In the absence of any action by Congress to create a uniform portable benefits policy, “it’s incumbent on us as state legislators to put guardrails around this issue,” Singleton said.

The bill advanced in the Senate Labor Committee earlier this month and now heads to the Senate Budget and Appropriations Committee for consideration. To become law, it still must be approved by the full Senate and Assembly and then signed by Gov. Phil Murphy. Singleton proposed this bill in 2017 and 2018, but it was overshadowed by a proposal to crack down on businesses that misclassify workers as contractors, which also didn’t advance.

Critics of his idea, like the New Jersey Civil Justice Institute, say the bill as written creates a disincentive for companies to hire employees.

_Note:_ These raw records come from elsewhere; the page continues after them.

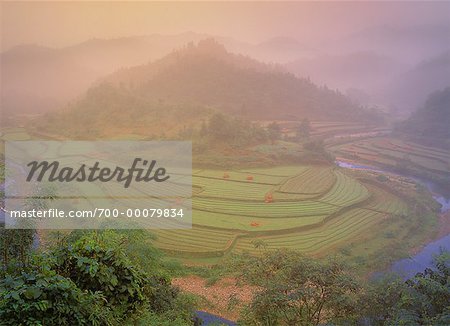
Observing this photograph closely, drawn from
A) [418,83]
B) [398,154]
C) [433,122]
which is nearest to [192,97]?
[398,154]

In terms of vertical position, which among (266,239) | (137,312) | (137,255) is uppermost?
(137,312)

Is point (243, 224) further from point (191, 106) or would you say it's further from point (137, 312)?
point (191, 106)

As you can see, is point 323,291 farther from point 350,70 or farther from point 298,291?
point 350,70

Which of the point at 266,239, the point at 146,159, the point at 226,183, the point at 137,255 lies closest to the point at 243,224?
the point at 266,239

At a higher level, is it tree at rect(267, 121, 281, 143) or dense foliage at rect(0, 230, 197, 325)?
dense foliage at rect(0, 230, 197, 325)

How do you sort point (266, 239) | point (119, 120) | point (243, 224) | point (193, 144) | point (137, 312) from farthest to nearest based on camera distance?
point (119, 120)
point (193, 144)
point (243, 224)
point (266, 239)
point (137, 312)

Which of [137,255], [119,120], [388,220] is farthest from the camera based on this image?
[119,120]

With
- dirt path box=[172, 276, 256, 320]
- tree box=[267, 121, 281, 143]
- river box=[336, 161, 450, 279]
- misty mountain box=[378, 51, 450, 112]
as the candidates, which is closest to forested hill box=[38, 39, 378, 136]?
tree box=[267, 121, 281, 143]

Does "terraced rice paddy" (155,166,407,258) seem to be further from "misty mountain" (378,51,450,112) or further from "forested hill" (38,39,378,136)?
"misty mountain" (378,51,450,112)
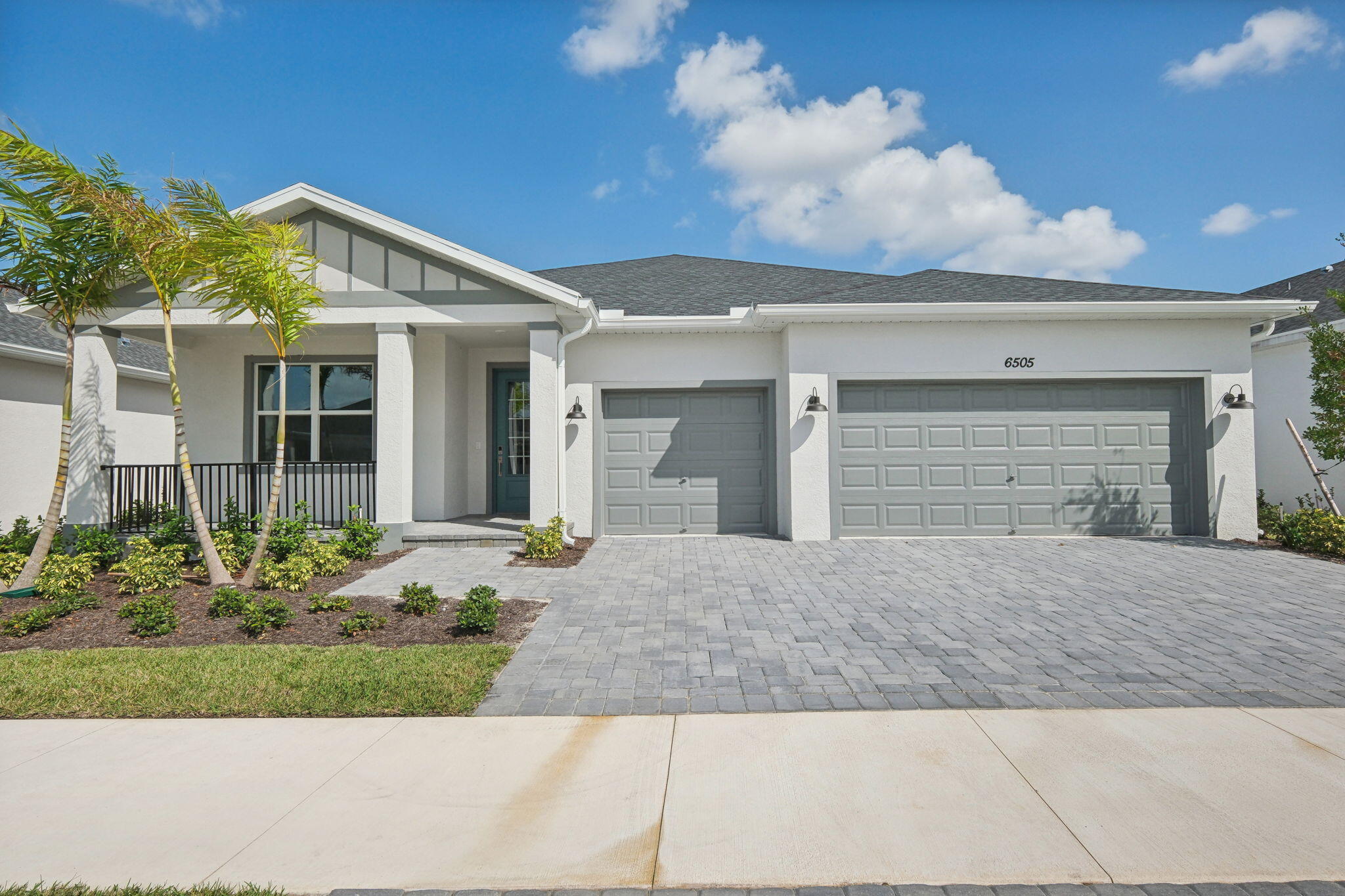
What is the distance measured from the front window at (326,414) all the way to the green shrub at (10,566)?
389 centimetres

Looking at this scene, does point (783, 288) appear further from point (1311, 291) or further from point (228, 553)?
point (1311, 291)

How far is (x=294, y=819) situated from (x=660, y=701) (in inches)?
77.0

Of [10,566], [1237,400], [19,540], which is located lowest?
[10,566]

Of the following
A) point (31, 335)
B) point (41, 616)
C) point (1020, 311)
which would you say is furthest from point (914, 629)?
point (31, 335)

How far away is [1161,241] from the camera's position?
13.3 metres

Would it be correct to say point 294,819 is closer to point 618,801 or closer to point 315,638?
point 618,801

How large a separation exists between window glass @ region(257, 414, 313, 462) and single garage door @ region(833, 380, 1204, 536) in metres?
8.93

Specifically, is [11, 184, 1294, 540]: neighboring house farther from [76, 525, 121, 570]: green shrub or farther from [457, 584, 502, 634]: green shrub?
[457, 584, 502, 634]: green shrub

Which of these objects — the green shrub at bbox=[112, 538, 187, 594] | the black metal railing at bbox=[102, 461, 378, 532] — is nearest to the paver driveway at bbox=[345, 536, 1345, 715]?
the green shrub at bbox=[112, 538, 187, 594]

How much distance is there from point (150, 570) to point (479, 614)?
179 inches

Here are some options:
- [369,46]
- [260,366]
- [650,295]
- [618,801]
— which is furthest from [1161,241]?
[260,366]

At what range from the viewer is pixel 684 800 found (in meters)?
2.85

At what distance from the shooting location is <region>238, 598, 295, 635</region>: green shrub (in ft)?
18.2

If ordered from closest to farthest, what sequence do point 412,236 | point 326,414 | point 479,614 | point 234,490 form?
point 479,614 < point 412,236 < point 234,490 < point 326,414
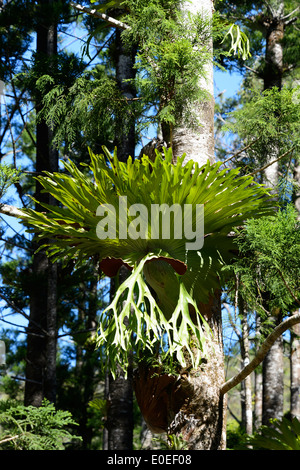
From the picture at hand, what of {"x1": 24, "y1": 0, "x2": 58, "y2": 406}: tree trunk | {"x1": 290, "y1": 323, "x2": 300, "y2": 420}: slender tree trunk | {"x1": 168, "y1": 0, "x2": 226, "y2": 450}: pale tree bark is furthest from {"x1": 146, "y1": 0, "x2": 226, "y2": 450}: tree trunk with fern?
{"x1": 290, "y1": 323, "x2": 300, "y2": 420}: slender tree trunk

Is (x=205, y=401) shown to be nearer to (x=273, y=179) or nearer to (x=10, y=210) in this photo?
(x=10, y=210)

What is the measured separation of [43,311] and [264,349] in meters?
4.55

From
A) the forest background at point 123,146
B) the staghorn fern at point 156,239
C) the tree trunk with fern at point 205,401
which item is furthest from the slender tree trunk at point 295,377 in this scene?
the staghorn fern at point 156,239

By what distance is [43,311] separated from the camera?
6.49 m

Maneuvering the Legal Framework

Nothing in the current legal structure governing employee benefits, the Employee Retirement Income Security Act of 1974, prevents these companies from offering more benefits than they currently do, said Michael C. Duff, law professor at the University of Wyoming.

“You can’t have it both ways,” he said. “You can’t claim these are independent business entrepreneurs and that they are responsible for doing everything on their own. Then on the other hand be giving them benefits. I think the whole exercise is evasion and subterfuge.”

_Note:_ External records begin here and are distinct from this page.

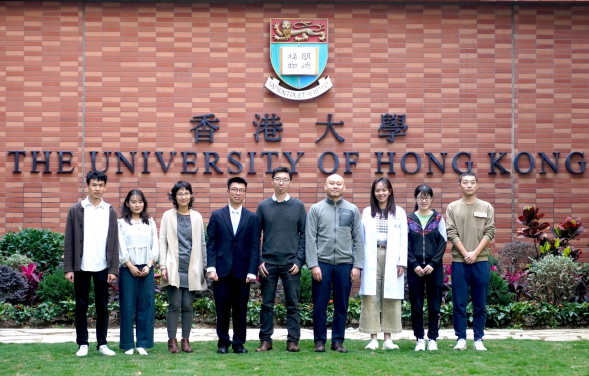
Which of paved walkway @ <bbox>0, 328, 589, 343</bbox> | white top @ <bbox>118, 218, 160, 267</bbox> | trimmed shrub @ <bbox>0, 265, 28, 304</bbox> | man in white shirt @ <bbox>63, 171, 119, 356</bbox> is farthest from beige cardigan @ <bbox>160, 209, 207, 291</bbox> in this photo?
trimmed shrub @ <bbox>0, 265, 28, 304</bbox>

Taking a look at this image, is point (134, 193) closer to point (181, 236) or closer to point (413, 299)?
point (181, 236)

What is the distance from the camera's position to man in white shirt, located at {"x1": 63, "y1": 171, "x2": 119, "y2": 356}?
6.39m

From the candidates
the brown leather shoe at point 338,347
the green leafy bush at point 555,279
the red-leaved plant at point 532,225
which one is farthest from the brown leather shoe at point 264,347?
the red-leaved plant at point 532,225

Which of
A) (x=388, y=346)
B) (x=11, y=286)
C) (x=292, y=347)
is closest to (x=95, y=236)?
(x=292, y=347)

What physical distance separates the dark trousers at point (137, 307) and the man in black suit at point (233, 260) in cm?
Answer: 64

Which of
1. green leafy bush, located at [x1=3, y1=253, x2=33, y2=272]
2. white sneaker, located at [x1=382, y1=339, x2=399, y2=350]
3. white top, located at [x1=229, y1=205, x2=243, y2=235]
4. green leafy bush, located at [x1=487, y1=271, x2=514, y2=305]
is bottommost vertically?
white sneaker, located at [x1=382, y1=339, x2=399, y2=350]

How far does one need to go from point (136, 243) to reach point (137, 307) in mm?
619

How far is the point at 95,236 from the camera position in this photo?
6469mm

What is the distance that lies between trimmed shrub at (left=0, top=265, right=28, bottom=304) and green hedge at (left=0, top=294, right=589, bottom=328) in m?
0.21

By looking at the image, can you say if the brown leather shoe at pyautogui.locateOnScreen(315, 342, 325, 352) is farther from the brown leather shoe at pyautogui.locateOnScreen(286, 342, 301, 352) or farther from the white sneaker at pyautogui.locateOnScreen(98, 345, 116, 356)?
the white sneaker at pyautogui.locateOnScreen(98, 345, 116, 356)

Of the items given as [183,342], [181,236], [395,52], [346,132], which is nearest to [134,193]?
[181,236]

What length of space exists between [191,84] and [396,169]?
3279 mm

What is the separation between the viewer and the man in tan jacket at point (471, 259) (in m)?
6.76

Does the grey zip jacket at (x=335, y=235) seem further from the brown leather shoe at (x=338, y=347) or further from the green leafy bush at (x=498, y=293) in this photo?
the green leafy bush at (x=498, y=293)
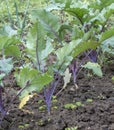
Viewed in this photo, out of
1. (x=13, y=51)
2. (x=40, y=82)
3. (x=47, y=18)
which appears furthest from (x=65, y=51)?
(x=47, y=18)

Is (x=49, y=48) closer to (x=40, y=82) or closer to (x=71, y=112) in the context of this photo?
(x=40, y=82)

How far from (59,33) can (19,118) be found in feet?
2.68

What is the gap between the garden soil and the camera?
2193mm

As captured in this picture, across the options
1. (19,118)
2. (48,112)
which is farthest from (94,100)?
(19,118)

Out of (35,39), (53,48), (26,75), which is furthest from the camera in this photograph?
(53,48)

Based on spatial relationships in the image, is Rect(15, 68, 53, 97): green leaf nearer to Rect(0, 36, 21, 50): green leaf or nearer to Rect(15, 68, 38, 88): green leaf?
Rect(15, 68, 38, 88): green leaf

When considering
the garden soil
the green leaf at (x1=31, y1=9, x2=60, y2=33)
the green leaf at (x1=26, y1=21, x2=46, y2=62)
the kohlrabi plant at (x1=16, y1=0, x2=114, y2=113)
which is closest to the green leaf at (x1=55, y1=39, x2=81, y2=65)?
the kohlrabi plant at (x1=16, y1=0, x2=114, y2=113)

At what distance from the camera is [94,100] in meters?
2.47

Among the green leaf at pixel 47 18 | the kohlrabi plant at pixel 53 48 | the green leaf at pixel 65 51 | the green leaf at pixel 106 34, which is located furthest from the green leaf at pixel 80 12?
the green leaf at pixel 65 51

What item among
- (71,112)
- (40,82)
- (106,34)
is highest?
(106,34)

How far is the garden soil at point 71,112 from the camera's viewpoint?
7.20 ft

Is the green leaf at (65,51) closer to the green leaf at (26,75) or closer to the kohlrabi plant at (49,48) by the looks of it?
the kohlrabi plant at (49,48)

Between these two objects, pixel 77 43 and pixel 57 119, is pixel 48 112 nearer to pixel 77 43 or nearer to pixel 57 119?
pixel 57 119

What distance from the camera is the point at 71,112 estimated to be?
7.65 feet
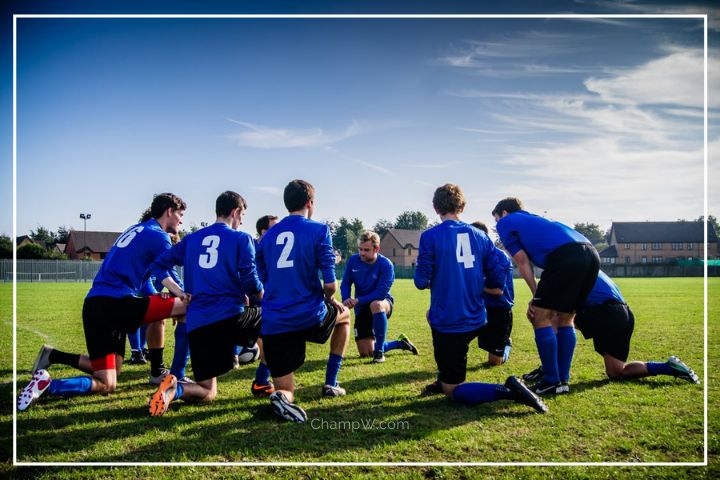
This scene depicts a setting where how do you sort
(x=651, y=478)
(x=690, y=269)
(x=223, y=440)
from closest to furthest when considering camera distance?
(x=651, y=478)
(x=223, y=440)
(x=690, y=269)

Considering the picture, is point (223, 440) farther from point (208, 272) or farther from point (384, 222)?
point (384, 222)

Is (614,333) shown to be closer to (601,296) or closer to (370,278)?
(601,296)

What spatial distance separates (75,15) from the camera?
Answer: 14.2ft

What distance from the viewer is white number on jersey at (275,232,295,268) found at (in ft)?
16.0

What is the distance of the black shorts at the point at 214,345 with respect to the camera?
500cm

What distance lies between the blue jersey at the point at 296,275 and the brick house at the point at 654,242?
3233 inches

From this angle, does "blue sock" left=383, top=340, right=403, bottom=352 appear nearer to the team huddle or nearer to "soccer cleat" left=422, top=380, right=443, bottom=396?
"soccer cleat" left=422, top=380, right=443, bottom=396

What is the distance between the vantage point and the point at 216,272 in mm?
5113

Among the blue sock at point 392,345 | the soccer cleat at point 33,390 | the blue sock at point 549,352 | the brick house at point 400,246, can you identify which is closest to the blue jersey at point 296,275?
the soccer cleat at point 33,390

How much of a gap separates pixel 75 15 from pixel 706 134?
555 centimetres

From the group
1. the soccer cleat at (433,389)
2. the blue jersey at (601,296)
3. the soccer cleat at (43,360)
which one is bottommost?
the soccer cleat at (433,389)

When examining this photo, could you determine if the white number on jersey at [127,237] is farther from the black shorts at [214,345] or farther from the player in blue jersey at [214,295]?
the black shorts at [214,345]

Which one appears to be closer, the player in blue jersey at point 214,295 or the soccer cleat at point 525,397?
the soccer cleat at point 525,397

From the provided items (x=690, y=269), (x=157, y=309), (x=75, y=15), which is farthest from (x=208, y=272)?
(x=690, y=269)
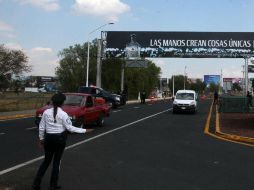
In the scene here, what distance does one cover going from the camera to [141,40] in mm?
55312

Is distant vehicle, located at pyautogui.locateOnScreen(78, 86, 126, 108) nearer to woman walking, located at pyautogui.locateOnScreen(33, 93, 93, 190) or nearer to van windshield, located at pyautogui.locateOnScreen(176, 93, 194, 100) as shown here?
van windshield, located at pyautogui.locateOnScreen(176, 93, 194, 100)

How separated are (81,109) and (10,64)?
19.1 m

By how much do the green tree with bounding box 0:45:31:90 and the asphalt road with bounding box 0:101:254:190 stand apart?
19.3m

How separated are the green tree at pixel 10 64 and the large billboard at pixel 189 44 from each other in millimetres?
18823

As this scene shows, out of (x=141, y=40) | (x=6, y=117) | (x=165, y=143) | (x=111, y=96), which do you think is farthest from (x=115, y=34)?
(x=165, y=143)

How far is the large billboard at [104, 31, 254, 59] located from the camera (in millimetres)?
54625

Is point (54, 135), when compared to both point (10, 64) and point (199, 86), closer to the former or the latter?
point (10, 64)

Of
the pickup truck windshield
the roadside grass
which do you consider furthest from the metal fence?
the pickup truck windshield

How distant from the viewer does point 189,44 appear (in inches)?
2165

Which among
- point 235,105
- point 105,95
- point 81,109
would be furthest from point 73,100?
point 105,95

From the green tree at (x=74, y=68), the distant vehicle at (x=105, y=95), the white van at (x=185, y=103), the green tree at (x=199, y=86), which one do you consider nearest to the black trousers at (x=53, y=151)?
the white van at (x=185, y=103)

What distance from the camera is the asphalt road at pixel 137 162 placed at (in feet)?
30.9

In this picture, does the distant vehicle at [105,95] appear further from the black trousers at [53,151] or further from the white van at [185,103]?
the black trousers at [53,151]

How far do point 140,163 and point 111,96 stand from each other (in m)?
31.7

Still, Duff acknowledged that businesses using a contractor-based model may not, under ERISA and the Internal Revenue Code, be able to take tax write-offs or costs of providing benefits. He also agreed with multiple company representatives that the potential for litigation from a contractor claiming an employer-employee relationship is deterring gig companies from offering more benefits.

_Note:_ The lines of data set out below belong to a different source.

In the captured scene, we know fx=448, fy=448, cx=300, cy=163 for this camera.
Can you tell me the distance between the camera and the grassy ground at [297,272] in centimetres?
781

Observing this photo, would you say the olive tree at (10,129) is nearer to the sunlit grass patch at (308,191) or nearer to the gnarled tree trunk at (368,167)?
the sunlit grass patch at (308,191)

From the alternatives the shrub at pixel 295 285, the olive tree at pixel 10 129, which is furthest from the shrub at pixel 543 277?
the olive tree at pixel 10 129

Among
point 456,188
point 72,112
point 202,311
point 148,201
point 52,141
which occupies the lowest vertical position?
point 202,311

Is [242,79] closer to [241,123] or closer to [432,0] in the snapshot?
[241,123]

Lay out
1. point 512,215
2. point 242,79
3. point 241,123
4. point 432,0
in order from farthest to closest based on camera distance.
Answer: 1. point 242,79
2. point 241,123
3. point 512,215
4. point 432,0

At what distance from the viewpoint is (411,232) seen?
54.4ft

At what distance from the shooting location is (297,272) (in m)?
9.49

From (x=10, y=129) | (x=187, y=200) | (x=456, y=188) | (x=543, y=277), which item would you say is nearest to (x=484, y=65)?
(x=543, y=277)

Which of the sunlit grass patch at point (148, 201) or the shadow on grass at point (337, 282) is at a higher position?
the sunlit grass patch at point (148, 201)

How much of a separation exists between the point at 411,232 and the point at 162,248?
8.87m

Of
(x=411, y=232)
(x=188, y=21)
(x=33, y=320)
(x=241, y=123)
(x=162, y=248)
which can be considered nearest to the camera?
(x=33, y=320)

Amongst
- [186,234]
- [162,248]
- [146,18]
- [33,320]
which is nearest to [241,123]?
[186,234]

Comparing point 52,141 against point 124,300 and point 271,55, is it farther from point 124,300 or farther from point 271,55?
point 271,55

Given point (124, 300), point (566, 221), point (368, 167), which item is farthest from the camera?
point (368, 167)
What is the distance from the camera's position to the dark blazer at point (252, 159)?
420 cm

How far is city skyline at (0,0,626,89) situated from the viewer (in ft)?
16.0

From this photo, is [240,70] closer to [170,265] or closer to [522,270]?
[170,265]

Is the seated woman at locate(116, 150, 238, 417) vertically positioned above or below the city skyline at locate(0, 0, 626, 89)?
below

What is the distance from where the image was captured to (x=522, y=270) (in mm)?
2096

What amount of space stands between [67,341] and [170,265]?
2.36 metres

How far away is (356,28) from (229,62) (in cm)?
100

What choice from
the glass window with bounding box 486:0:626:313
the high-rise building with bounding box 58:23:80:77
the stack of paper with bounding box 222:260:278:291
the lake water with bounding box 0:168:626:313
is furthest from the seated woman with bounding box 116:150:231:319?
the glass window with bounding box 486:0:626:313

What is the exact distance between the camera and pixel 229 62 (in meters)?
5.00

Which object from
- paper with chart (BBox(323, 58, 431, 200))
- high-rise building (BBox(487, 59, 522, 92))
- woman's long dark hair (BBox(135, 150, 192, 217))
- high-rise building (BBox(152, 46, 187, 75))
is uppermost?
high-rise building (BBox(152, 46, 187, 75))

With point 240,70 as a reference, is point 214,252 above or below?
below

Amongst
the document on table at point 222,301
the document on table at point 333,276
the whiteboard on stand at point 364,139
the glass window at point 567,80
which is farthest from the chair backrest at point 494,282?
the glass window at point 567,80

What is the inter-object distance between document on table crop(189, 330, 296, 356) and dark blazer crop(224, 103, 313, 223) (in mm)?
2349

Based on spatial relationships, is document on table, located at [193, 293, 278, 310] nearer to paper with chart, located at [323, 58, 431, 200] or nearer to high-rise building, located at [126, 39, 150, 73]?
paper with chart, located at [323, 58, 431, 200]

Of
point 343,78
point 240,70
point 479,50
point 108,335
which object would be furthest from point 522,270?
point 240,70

“We’d like to help address the skills gap by connecting Wonoloers with better opportunities to obtain the skills needed to progress in the job market,” Yong Kim, co-founder and CEO of the on-demand staffing platform Wonolo, said. “Unfortunately, there is some risk in providing on-the-ground training outside of traditional employment. We believe this is wrong, and we are eager to work with policy-makers to find a way to help front line workers to get ahead.”

A Modern Solution?

Acting apart from Uber and the other major gig companies, worker groups like the National Domestic Workers Alliance and the Freelancers Union argue a portable system of benefits would improve workers’ lives in an economy transformed by technology, especially for those left out of current federal labor laws.

The National Domestic Workers Alliance developed a pilot, digital system for housekeepers and nannies, who aren’t covered under the Fair Labor Standards Act, that would allow paid time off or insurance contributions to be made by their employer.

The NDWA’s Alia system allows multiple clients of a domestic worker, who sign up with Alia, to contribute a set amount per cleaning into a benefits fund for that worker. That monthly collection of those contributions can be used to fund an insurance plan of the worker’s choosing or can fund a paid day off. Those credits build up month to month and comes at no cost to the worker.

The Freelancers Union first created its own portable benefits platform under the leadership of Sara Horowitz in 2008 with the Freelancers Insurance Company. She recently founded Trupo, an organization that bundles benefit packages for freelancers.

“Workers in America need a much more decentralized system of benefits the reflects how people are living their lives today,” Horowitz said. She noted some of the gig companies may well be misclassifying workers as contractors when they should be employees and should be liable if that’s the case.

Experimentation over portable benefits—whether at the state level or via private enterprises—should continue to work within the contractor system of employment, she and NDWA’s Palak Shah said.

Shah said the key question regarding portable benefits is who pays.

“Is it the employer? The government? We need to answer it in a really honest and fair way,” Shah said. “Everyone is working, cobbling together pieces of jobs, but they still deserve to have the baseline level of protections. Our current system has been allowing robust protections but only under certain situations or not at all. That is it’s fundamental flaw.”